● **WRITTEN EXERCISE**
Swap "puddle on pavement" for "wet patch on pavement" in the lines from the line with "Considering building facade" through the last line, and write out only those lines with everything else left the same.

● **INPUT DATA**

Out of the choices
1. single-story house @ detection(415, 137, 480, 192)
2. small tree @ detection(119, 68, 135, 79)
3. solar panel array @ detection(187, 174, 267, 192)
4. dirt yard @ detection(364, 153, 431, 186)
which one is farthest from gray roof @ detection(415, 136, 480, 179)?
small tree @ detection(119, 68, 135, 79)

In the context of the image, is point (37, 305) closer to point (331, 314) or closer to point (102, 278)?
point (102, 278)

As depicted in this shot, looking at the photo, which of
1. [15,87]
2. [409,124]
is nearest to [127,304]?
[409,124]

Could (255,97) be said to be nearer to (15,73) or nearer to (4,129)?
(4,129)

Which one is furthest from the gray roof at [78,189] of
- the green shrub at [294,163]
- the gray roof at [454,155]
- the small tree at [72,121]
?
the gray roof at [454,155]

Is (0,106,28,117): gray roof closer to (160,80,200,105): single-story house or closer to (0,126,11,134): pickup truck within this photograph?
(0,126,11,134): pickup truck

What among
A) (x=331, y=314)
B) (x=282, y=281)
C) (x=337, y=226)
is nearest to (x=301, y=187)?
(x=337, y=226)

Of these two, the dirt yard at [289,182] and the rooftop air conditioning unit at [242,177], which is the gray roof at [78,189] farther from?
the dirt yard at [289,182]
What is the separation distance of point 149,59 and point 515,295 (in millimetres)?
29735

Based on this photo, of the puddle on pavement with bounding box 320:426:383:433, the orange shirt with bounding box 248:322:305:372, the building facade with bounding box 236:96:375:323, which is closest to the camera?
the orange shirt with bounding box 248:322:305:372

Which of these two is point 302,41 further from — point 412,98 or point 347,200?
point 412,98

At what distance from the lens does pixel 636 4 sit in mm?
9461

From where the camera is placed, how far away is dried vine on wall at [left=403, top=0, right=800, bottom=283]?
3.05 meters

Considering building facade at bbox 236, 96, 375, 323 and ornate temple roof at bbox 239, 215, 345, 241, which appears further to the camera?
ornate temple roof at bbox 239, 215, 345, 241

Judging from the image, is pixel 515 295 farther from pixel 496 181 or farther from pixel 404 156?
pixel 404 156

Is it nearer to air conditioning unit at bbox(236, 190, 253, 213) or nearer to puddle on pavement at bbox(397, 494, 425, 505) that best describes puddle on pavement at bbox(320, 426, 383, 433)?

● **FINAL RESULT**
Considering building facade at bbox 236, 96, 375, 323 and ornate temple roof at bbox 239, 215, 345, 241, which appears further to the camera?
ornate temple roof at bbox 239, 215, 345, 241

Judging from the image, is pixel 515 295 farther from pixel 496 181 or farther from pixel 404 156?
pixel 404 156

Is it nearer to air conditioning unit at bbox(236, 190, 253, 213) or nearer to wet patch on pavement at bbox(397, 494, 425, 505) that best describes wet patch on pavement at bbox(320, 426, 383, 433)?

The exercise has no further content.